Big-headed papier-maché likenesses of Bush, Rumsfeld, and Rice--dressed in jailbird shirts and led through the crowd in handcuffs--added to the carnival atmosphere. A band played the flower-power anthem "Get Together."
Police, who said the crowd was peaceful and reported no arrests, estimated the gathering at 1,500 to 2,000. Rally organizers and reporters put the numbers at double that, making Wednesday's rally bigger than last year's anti-Bush demonstration when the president visited to speak at a different veterans' conference.

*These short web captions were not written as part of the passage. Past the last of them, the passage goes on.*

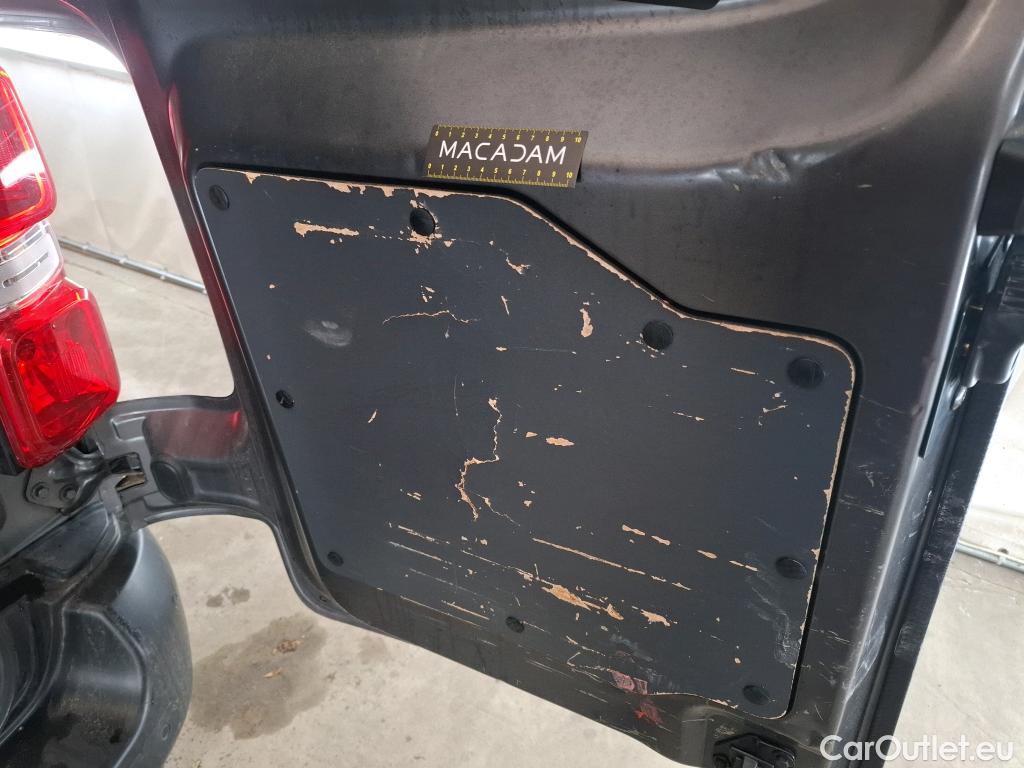  Opel  Vivaro OPEL  / 2019 / 4P / Fourgon tôlé 2.0 Diesel 120 ch Ptac aug L2 Pack clim #5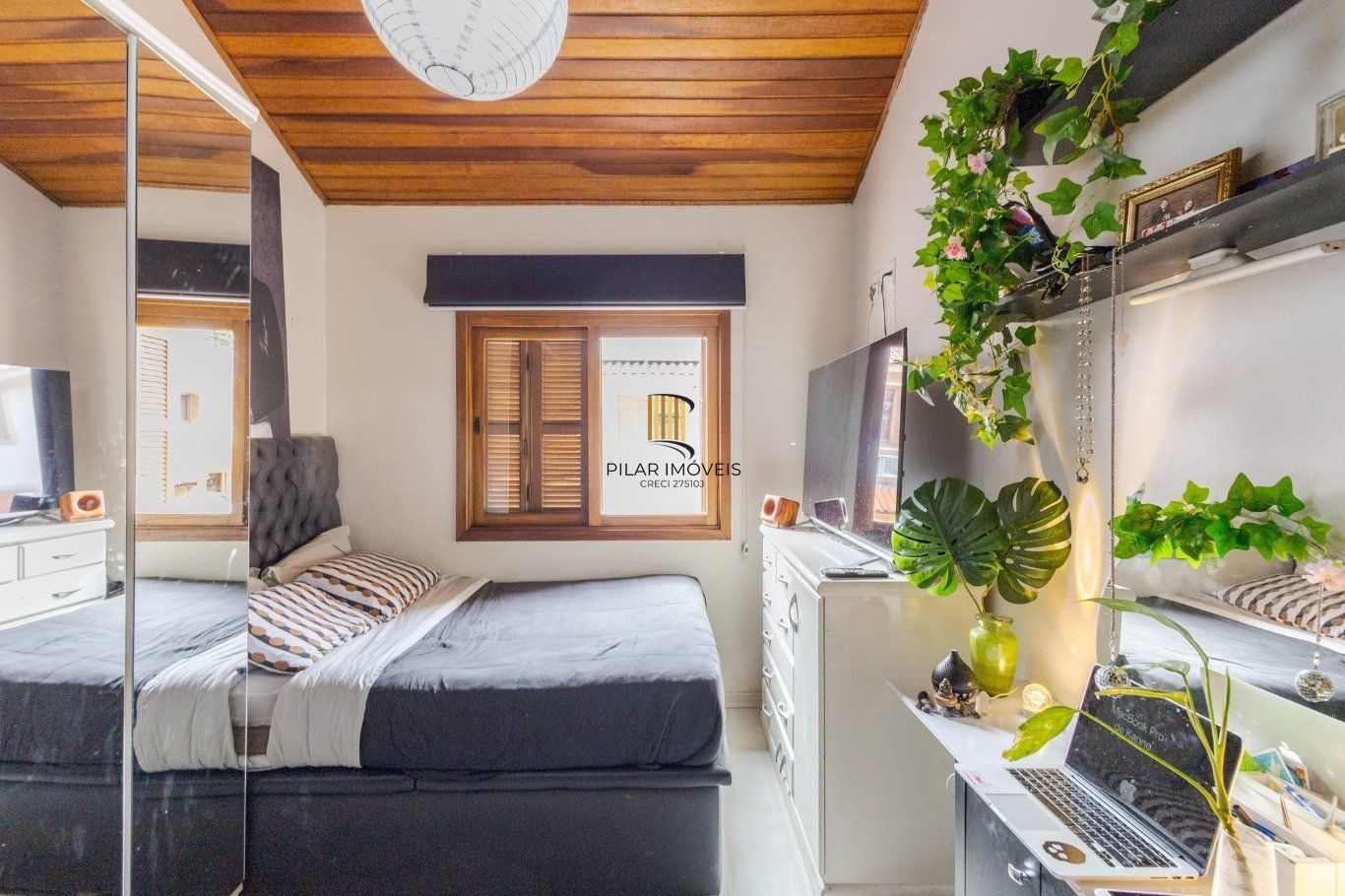 Casa com 3 quartos semi mobiliado com vaga no bairro Partenon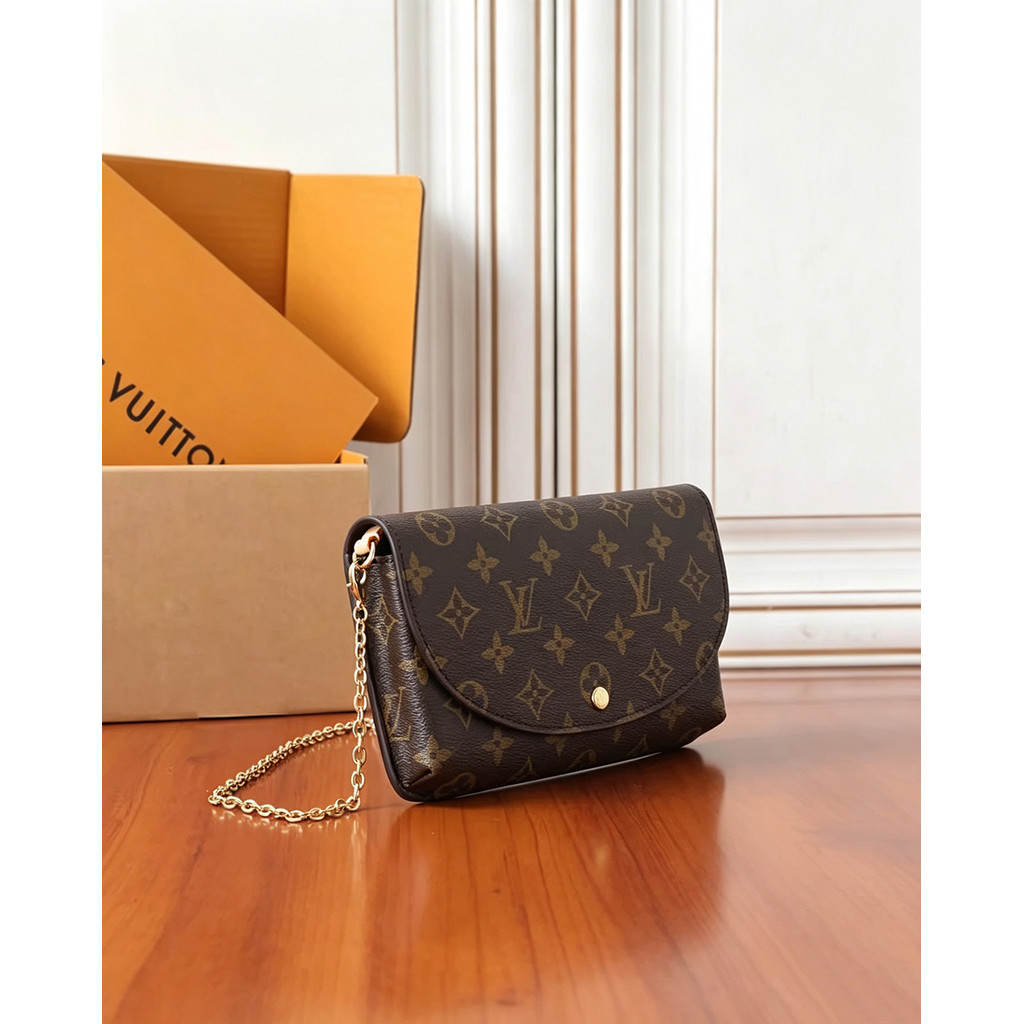 [ Pre-Order ] LV Wallet On Chain Trotter, Vintage Monogram Flap Chain Underarm Women's Bag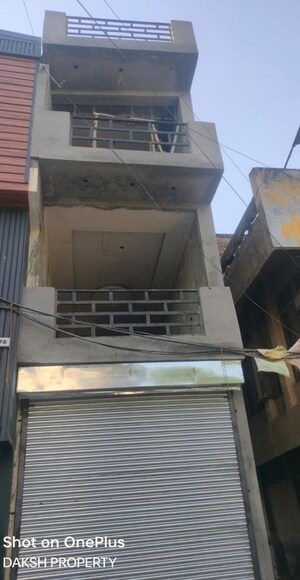  Shop For Sale in New Colony
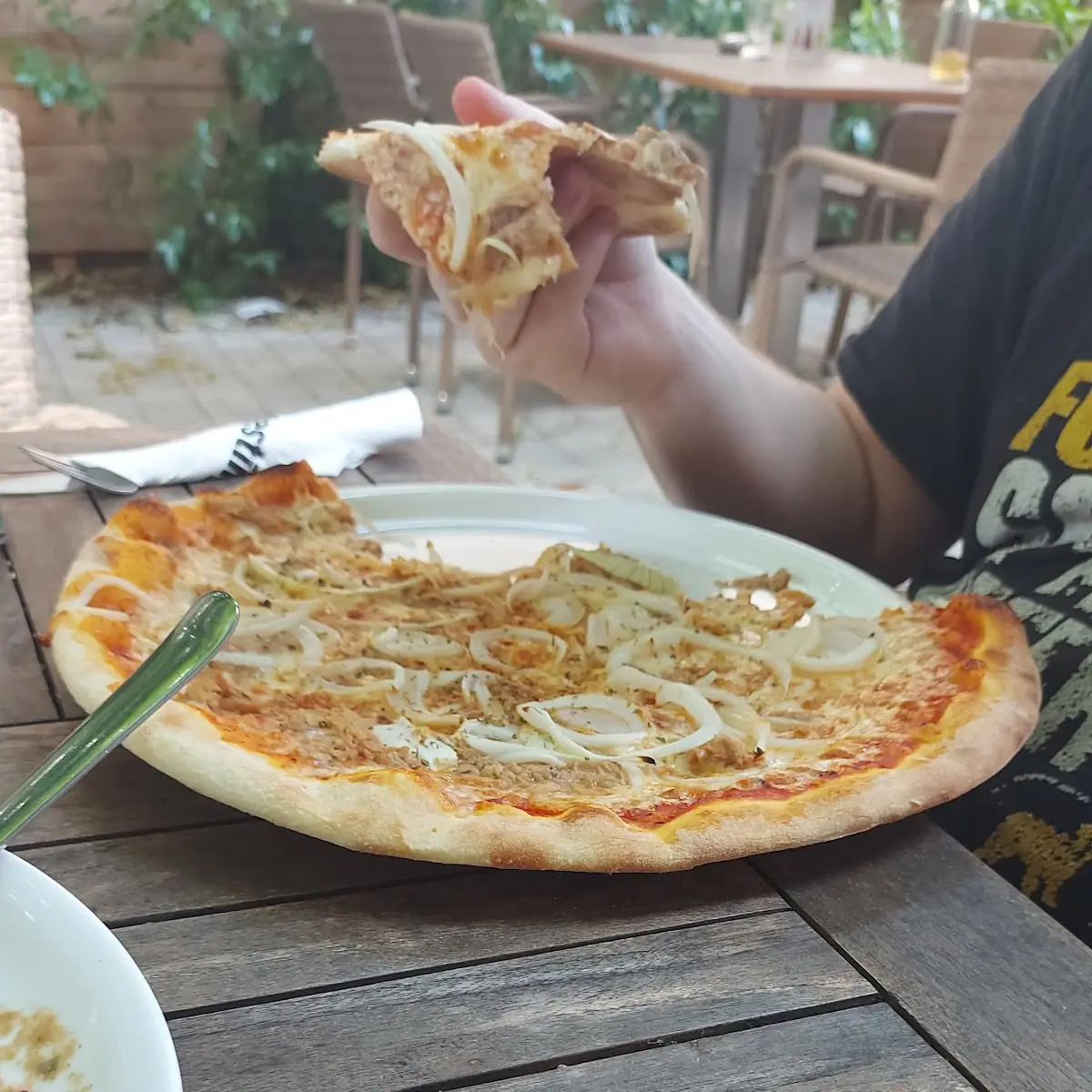 Pizza Tonno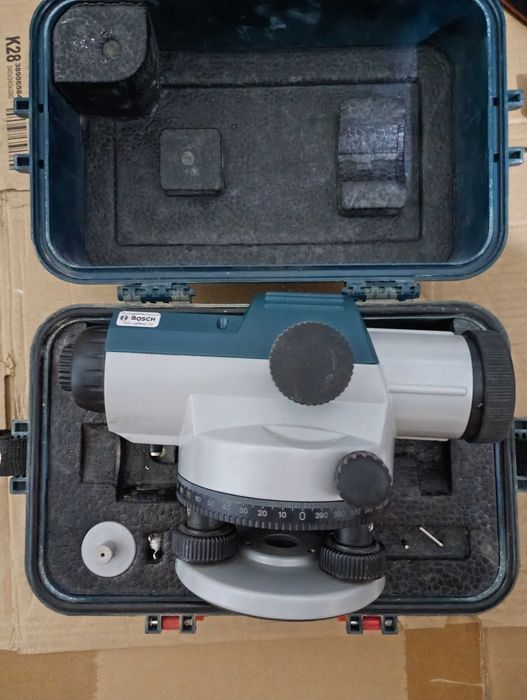 Niwelator BOSCH Professional GOL 26 G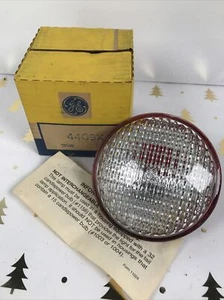 GE Tractor Combo Tail Work Light Sealed Beam Red Back 4-1/2" 12 Volt 4409X - Picture 1 of 4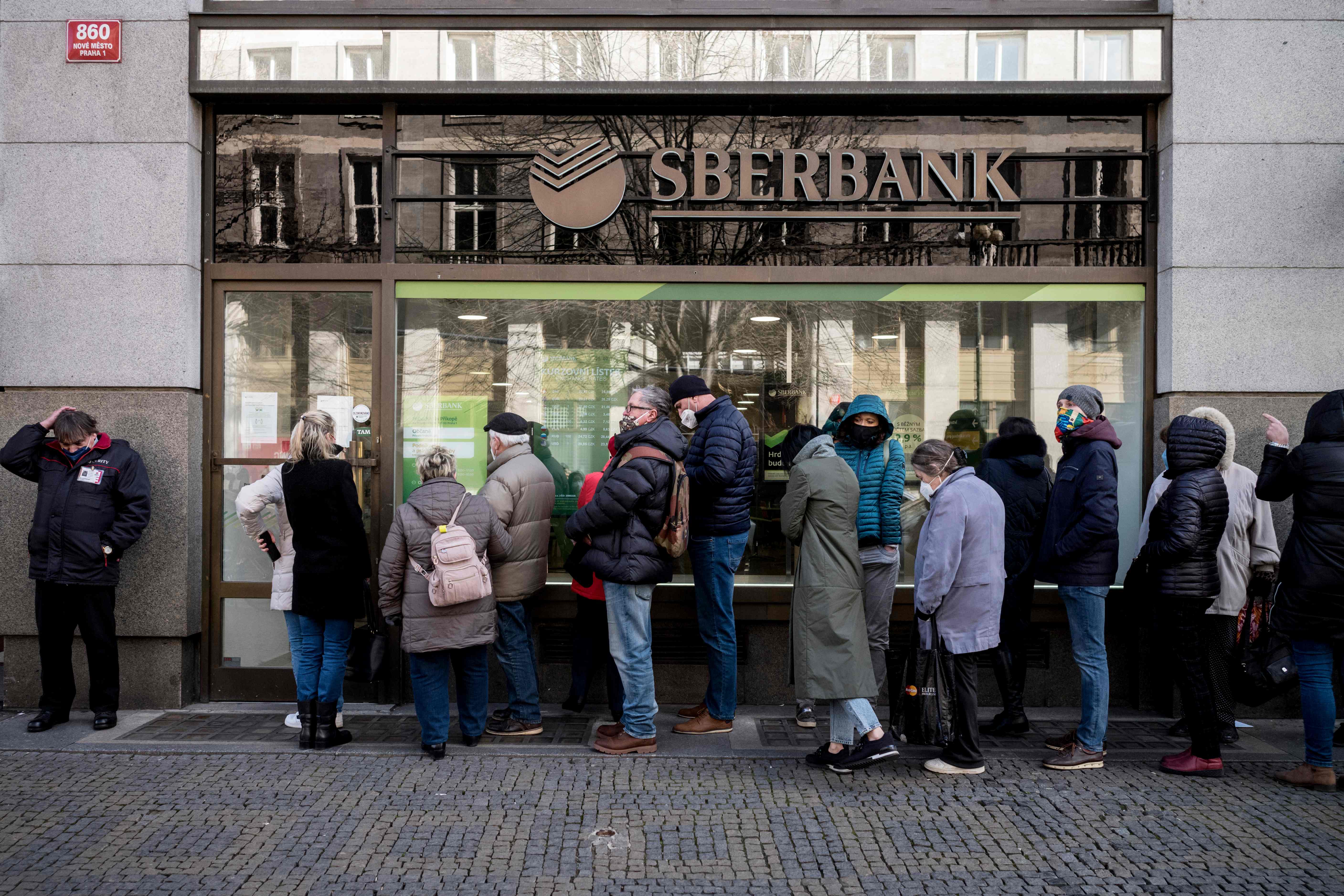 Også i Tsjekkias hovedstad Praha har mennesker forsøkt å ta ut sparepengene sine av den russiske banken Sberbank før alle avdelingene i landet ble stengt. EU-avdelingen av Sberbank risikerer konkurs etter sanksjonene.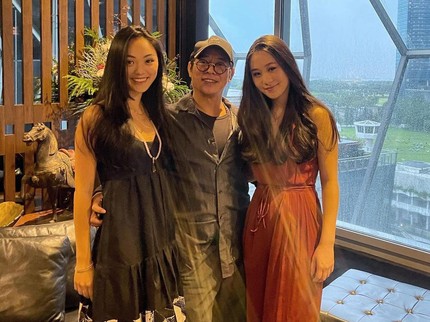 7 Potret Jet Li dan Dua Anak Perempuannya yang Cantik Memesona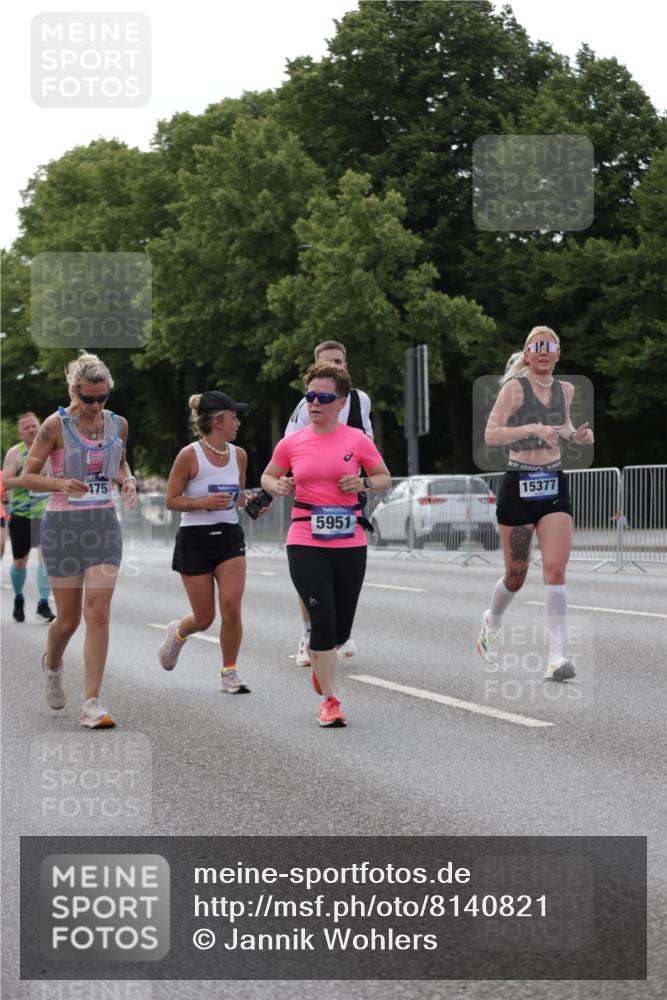 29.06.2025 - hella hamburg halbmarathon Jannik Wohlers http://msf.ph/oto/8140821 29.06.2025 10:06:13 Lombardsbrücke 5807, 5951, 6664, 8290, 9560, 10214, 10297, 10736, 10886, 12371, 13475, 14607, 15377, 15858, 16692, 16933, 17059, 18381, 18575, 18577, 18652, 18828, 18910, 18913 meine-sportfotos.de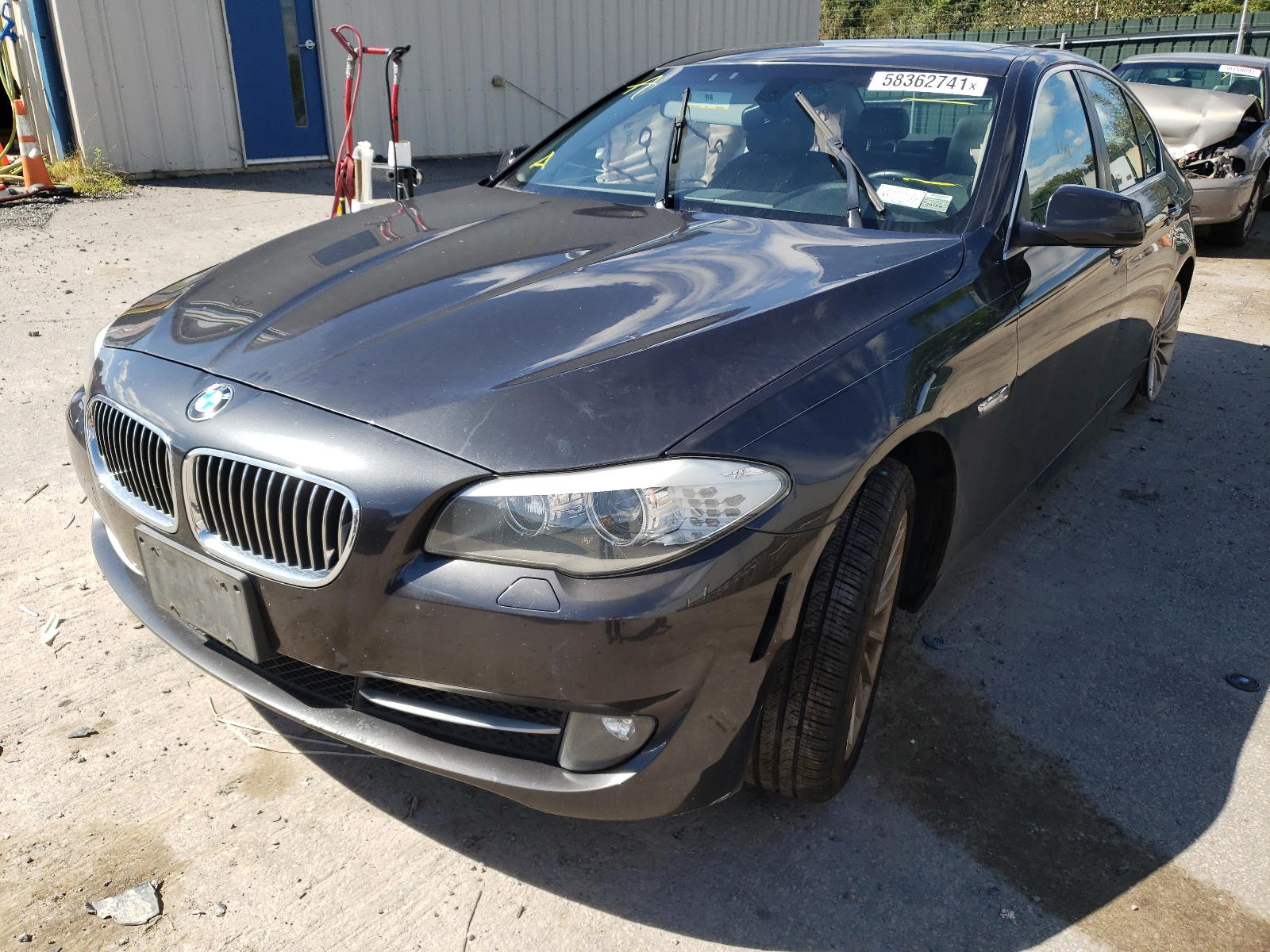 Photo 2 from auction – 2013 BMW 535 XI with VIN WBAFU7C54DDU73376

Anderson has been attacked by the GOP in radio ads for headlining in the rally, but he didn't soft-pedal his condemnation of Bush. He led the crowd to chant, "Give us the truth," throughout his speech and lambasted the president, Congress and the media for leading the country into an "unjustified and illegal" war.
"The truth has been established. Iraq had nothing to do with the 9/11 attacks on the United States," Anderson said. "There is no evidence of any operational ties between Iraq and al-Qaida. And there were no weapons of mass destruction in Iraq . . . . We are fed lie after lie, our media reinforces those lies, and we are a nation that has been led to a tragic, illegal, unprovoked war."
Anderson, the two-term Democratic mayor whose name was chanted by demonstrators during his speech, had invited national anti-war protester Cindy Sheehan to speak, but she canceled because of poor health.
At the federal building, protesters had to wait outside as organizers delivered the petition. The lingering pack, observed by five armed federal guards, chanted "No more war" and "We are the people."
Looking around the spectacle, Ruth Dunn, of Tooele, summed up the day: "This is what democracy looks like."